A Puerto Rican without sofrito is like a day without sunshine. Ok, maybe I’m being a bit melodramatic, but there’s no denying the moment of panic that strikes me whenever my sofrito stash is running low. Luckily, Puerto Rican sofrito is SO EASY to make, that 10 minutes of your time will yield you weeks, if not months, of flavor. Akin to the mirepoix of French cookery, sofrito is the basis for many dishes in various Caribbean cultures, including stews, soups, rice and bean dishes. Essentially, we use it for anything that’s cooked in some sort of liquid. There’s some debate about what is and isn’t part of sofrito, and that answer will change depending on what country you’re referring to. In Puerto Rico, we call it “recaito”. The pungent herb recao (AKA culantro) and ajíes dulces (sweet chili peppers) are the contributing flavor profiles to recao. These ingredients can usually be found in Asian or Latin supermarkets. If you can’t find these 2 ingredients, substitute with cilantro and cubanelle peppers, respectively.

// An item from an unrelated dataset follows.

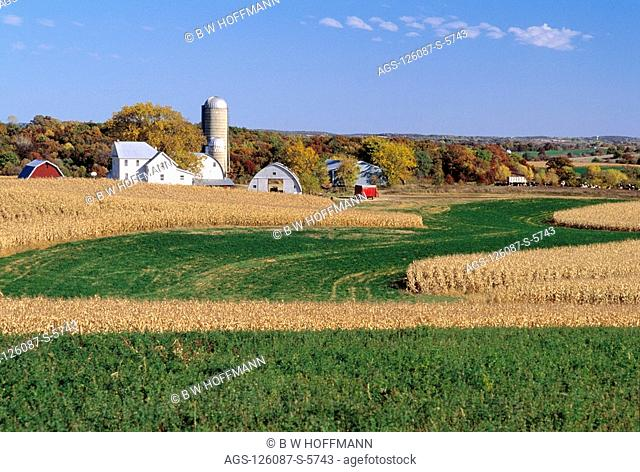 Agriculture - Farmstead in mid Autumn, alfalfa is ready for another cutting & corn is ready for harvest, Sequence Photo 8 / Wisconsin, USA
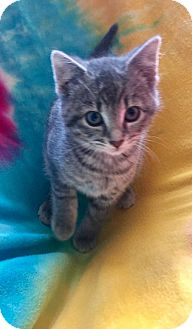 Domestic Shorthair Kitten for adoption in Toledo, Ohio - Kierra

Dominican sofrito, called sazón in that country, uses vinegar for a flavor punch and annatto for color. Cuban sofrito employs tomatoes and red bell peppers to sweeten it up and add color, as well as diced ham. So just to be clear, we’re making recaito!
Makes 1 quart
1 green bell pepper
1/2 lb ajíes dulces, stemmed and deseeded
1 bunch recao (culantro)
1 large onion, peeled and chopped
10 large garlic cloves, peeled
Wash and prepare all the ingredients for the food processor (or blender). For the peppers, this means de-stemming and de-seeding them. Chop the onion into chunks, and peel the garlic cloves.
Add everything into the food processor (or blender). If using a blender, you may have to add water to get the veggies to blend. You can strain the liquid after blending so that the sofrito doesn’t end up with too much liquid.
Blend until everything is finely pureed.
Use a funnel to pour the mixture into a storage container. If storing long term, pour the sofrito into small 2 – 3oz. bathroom cups or ice cube trays and freeze the sofrito. Then just pull out a cup/cube whenever you need it for a recipe.
Use a few tablespoons in your next rice, beans, stew or soup recipe! Or try some of these recipes from Delish D’Lites, all featuring sofrito.
Puerto Rican Sofrito
- 1 green bell pepper chopped
- 1/2 lb ajies dulces seeded
- 1 large onion peeled and chopped
- 10 garlic cloves peeled
- 1 bunch recao culantro
Wash and chopped all the ingredients into large chunks.
Puree everything in a food processor or blender. (Use water for the blender if needed).
Store in a glass jar in the fridge for up to 10 days, or freeze in an ice cube tray or small cups.